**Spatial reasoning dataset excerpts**
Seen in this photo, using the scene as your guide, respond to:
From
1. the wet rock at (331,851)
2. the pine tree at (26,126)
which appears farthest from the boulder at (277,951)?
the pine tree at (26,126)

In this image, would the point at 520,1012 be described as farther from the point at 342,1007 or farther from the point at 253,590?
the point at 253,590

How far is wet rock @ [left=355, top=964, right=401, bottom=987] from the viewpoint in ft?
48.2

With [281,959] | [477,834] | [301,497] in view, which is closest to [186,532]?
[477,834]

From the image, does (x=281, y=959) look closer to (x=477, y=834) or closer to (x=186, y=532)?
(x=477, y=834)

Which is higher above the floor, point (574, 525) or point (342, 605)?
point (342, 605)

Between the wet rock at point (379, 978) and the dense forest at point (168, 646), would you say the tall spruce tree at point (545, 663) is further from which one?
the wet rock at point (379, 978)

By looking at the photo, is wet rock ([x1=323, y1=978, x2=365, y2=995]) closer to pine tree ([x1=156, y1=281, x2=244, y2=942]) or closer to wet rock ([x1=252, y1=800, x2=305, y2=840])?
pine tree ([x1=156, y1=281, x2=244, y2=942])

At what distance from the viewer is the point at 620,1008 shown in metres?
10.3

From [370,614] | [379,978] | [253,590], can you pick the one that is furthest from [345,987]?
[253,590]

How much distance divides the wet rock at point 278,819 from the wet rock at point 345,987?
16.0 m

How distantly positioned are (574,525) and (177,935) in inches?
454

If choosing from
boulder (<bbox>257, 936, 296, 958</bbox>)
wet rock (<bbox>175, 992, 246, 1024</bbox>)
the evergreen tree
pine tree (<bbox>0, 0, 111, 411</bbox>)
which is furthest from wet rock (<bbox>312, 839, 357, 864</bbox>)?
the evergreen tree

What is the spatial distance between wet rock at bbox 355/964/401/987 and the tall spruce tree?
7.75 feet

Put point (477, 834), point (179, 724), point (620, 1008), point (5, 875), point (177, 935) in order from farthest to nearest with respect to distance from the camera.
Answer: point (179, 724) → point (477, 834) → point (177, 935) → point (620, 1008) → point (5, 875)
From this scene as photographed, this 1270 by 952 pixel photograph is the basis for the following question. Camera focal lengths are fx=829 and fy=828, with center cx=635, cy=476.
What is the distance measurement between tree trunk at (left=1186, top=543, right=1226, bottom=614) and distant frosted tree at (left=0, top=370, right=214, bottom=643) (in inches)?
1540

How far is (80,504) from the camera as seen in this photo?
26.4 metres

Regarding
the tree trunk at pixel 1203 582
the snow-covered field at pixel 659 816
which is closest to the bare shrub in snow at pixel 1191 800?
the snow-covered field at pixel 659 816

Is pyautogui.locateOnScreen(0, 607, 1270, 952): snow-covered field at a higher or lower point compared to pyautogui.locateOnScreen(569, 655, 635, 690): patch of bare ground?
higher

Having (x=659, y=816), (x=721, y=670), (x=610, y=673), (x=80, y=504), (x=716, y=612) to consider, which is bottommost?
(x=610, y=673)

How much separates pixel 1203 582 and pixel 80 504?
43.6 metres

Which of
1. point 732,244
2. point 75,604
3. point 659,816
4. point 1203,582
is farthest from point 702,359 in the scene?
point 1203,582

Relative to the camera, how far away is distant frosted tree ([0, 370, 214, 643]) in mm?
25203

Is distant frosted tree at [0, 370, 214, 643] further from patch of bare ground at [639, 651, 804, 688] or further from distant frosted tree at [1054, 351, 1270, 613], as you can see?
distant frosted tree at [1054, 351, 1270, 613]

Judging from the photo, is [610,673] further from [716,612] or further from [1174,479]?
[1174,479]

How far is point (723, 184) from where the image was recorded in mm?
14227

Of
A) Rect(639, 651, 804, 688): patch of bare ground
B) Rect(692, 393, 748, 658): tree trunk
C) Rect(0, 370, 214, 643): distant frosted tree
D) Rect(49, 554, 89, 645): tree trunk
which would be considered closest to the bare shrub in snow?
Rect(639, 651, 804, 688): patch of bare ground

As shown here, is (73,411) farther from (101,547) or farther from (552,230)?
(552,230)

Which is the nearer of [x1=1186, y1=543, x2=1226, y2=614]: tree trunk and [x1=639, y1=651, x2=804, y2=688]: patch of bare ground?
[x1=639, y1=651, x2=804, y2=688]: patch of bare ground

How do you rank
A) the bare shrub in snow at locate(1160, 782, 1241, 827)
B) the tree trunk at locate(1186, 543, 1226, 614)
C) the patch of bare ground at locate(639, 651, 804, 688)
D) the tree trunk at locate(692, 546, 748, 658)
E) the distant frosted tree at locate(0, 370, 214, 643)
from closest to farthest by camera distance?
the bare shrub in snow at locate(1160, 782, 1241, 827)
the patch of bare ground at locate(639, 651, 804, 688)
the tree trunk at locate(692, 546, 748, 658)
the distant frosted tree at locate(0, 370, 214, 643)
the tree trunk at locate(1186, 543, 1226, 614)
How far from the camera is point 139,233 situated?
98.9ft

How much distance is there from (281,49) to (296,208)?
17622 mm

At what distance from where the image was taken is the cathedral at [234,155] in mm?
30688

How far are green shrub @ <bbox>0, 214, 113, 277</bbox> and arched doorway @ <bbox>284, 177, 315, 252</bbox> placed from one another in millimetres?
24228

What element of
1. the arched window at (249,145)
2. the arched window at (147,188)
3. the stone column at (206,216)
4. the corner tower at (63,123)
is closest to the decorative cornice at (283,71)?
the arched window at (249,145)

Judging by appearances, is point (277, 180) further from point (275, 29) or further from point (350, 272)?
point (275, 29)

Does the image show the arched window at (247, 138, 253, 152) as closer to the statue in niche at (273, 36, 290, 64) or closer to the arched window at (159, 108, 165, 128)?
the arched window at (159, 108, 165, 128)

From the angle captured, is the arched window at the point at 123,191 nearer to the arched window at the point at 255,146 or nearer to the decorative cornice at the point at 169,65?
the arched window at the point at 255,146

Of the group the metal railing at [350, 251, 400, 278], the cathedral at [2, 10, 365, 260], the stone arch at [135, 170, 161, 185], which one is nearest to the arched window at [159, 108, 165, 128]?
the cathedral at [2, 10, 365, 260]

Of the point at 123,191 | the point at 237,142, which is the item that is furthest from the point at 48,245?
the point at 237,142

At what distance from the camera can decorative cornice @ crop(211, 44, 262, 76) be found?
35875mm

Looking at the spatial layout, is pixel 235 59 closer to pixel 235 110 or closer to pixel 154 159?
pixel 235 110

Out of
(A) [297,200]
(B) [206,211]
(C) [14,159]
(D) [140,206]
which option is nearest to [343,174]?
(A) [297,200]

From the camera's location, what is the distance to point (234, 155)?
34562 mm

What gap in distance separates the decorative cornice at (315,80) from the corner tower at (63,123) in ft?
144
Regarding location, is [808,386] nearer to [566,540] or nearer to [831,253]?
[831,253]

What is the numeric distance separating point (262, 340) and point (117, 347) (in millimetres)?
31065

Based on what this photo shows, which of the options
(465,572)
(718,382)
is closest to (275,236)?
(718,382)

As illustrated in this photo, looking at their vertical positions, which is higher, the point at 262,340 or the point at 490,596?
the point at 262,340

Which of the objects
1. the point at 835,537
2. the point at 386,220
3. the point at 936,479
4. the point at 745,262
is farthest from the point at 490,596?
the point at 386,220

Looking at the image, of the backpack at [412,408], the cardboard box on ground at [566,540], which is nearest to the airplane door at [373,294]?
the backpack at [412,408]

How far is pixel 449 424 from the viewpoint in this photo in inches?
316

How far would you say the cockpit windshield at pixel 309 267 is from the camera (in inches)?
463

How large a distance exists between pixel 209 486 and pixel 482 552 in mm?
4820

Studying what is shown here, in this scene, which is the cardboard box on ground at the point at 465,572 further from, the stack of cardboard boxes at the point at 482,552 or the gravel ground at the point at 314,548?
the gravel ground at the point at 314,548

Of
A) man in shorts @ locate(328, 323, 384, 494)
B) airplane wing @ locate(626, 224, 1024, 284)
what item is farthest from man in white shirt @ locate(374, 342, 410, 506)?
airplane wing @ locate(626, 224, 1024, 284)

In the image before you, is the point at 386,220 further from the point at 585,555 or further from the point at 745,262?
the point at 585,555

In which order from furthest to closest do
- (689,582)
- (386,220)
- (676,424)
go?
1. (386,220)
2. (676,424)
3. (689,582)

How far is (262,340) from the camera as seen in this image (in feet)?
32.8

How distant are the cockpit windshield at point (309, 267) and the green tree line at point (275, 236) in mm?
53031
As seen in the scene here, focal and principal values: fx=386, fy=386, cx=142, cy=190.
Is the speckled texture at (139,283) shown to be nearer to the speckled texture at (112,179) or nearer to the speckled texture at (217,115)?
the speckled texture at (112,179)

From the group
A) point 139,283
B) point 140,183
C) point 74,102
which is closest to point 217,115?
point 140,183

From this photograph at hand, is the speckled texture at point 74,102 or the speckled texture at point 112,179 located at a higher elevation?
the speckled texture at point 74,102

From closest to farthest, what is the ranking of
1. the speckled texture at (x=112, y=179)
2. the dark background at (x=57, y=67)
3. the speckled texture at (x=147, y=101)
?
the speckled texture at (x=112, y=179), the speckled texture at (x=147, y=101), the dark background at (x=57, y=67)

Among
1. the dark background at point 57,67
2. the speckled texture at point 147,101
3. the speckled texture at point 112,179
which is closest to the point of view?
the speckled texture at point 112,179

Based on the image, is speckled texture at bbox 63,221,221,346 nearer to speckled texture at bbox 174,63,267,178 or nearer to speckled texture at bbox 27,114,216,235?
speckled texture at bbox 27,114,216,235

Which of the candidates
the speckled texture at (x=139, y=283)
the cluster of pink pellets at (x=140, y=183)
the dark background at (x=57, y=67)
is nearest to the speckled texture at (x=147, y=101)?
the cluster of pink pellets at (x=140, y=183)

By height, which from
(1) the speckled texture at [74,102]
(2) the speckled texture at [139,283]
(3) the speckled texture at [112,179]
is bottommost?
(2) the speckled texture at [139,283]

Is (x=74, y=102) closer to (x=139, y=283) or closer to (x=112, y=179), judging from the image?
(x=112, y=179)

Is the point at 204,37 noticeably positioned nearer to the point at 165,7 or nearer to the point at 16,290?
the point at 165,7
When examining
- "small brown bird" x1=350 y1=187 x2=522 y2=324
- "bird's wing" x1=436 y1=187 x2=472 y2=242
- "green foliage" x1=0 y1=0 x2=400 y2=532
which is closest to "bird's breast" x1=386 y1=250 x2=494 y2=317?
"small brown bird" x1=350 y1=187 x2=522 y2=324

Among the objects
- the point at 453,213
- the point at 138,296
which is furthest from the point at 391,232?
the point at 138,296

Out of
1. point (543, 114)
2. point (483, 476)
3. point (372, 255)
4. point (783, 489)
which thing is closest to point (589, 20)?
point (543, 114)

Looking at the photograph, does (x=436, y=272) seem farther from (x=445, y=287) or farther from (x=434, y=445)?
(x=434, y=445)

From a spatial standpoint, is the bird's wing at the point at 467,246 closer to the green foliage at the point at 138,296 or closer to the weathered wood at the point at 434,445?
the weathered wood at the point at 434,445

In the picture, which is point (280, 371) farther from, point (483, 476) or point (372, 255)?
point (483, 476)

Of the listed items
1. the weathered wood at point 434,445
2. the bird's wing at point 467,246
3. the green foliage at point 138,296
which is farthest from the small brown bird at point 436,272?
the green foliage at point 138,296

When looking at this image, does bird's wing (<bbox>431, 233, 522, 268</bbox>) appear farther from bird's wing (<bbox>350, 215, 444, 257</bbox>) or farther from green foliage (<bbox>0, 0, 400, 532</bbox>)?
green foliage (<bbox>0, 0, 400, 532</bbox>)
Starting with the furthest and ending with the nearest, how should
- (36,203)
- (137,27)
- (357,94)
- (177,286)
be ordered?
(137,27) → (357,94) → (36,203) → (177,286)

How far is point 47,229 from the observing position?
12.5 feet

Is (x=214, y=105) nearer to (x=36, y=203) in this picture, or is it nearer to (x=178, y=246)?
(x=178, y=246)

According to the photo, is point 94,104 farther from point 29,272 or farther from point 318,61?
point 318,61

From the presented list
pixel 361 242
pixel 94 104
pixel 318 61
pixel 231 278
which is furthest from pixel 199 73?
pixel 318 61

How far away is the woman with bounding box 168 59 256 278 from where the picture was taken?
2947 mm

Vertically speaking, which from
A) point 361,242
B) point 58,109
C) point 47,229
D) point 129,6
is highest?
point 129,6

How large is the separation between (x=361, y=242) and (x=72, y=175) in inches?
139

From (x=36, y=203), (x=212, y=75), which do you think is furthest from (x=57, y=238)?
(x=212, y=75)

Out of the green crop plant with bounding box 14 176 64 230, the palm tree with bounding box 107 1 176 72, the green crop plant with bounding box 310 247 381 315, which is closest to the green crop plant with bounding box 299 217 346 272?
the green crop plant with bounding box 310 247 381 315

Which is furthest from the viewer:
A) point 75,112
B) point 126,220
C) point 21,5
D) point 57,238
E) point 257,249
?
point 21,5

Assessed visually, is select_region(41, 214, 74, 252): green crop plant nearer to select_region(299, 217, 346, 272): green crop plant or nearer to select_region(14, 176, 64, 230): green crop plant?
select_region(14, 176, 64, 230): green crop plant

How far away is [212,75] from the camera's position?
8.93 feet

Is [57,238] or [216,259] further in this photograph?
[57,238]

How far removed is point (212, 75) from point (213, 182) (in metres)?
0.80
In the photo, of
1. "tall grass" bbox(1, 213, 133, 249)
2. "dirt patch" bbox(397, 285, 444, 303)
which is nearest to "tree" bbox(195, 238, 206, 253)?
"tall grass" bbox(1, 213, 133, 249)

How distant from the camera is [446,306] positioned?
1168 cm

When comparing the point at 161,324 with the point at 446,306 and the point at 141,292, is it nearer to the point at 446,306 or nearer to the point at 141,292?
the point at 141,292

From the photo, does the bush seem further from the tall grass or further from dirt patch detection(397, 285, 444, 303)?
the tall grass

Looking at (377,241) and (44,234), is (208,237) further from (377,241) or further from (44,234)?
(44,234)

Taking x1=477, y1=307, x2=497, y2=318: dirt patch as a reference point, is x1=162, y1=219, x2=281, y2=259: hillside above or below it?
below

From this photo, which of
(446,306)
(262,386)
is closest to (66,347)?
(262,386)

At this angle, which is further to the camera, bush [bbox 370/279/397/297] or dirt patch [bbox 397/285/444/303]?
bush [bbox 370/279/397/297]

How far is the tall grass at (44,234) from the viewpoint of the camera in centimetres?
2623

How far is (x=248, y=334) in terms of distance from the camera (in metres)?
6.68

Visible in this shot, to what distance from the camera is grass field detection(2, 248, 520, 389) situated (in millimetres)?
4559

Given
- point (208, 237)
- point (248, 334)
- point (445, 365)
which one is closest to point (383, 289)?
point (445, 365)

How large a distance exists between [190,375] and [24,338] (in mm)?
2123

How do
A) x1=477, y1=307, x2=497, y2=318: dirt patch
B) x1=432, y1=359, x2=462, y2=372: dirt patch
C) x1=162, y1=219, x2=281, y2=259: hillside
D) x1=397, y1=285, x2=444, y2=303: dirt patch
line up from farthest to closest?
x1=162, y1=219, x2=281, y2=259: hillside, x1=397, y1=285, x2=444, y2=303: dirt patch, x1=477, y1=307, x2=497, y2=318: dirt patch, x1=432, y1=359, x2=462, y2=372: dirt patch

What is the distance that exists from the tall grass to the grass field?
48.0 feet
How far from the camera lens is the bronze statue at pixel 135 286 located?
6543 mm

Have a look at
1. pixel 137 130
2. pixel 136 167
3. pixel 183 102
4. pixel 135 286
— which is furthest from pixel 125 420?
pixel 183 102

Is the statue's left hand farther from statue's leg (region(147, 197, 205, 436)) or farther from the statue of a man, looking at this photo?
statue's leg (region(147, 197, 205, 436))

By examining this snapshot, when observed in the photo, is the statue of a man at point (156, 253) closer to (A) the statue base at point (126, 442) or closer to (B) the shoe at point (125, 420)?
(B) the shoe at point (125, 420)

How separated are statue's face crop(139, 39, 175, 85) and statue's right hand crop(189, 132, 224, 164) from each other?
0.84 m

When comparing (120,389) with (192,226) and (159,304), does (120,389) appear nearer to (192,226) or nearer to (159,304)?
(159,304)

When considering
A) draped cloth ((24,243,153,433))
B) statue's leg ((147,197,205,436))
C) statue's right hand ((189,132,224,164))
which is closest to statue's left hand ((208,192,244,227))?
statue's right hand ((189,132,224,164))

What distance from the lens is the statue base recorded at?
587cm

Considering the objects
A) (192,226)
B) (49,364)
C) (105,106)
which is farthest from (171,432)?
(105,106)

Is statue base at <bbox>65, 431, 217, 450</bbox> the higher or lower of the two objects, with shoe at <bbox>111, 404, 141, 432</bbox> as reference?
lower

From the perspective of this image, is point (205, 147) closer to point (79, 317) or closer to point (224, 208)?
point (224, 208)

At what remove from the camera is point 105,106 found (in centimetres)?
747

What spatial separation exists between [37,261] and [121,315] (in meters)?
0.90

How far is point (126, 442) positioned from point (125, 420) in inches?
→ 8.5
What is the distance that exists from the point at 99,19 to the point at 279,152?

**JOB**
Beginning at the line that holds "Is the statue's", write out word for word each line through the end of the records.

**RIGHT ANSWER**
Is the statue's left hand farther from statue's leg (region(147, 197, 205, 436)) or farther from the statue of a man, looking at this photo?
statue's leg (region(147, 197, 205, 436))

By examining this snapshot, when observed in the photo, is the statue of a man at point (156, 253) closer to (A) the statue base at point (126, 442) or closer to (B) the shoe at point (125, 420)?
(B) the shoe at point (125, 420)

How separated are statue's face crop(139, 39, 175, 85) and statue's right hand crop(189, 132, 224, 164) from each other?
0.84 m

When comparing (120,389) with (192,226) and (159,304), does (120,389) appear nearer to (192,226) or nearer to (159,304)?
(159,304)

When considering
A) draped cloth ((24,243,153,433))
B) statue's leg ((147,197,205,436))
C) statue's right hand ((189,132,224,164))
which is closest to statue's left hand ((208,192,244,227))?
statue's right hand ((189,132,224,164))

What distance from the lens is the statue base recorded at?
587cm

Considering the objects
A) (192,226)
B) (49,364)
C) (105,106)
which is farthest from (171,432)?
(105,106)

Is statue base at <bbox>65, 431, 217, 450</bbox> the higher or lower of the two objects, with shoe at <bbox>111, 404, 141, 432</bbox> as reference?
lower

From the perspective of this image, is point (205, 147) closer to point (79, 317) or closer to point (224, 208)?
point (224, 208)

At what remove from the camera is point 105,106 found (in centimetres)?
747

What spatial separation exists between [37,261] and [121,315] (in meters)?
0.90

How far is point (126, 442) positioned from point (125, 420) in inches?
→ 8.5
What is the distance that exists from the point at 99,19 to the point at 279,152?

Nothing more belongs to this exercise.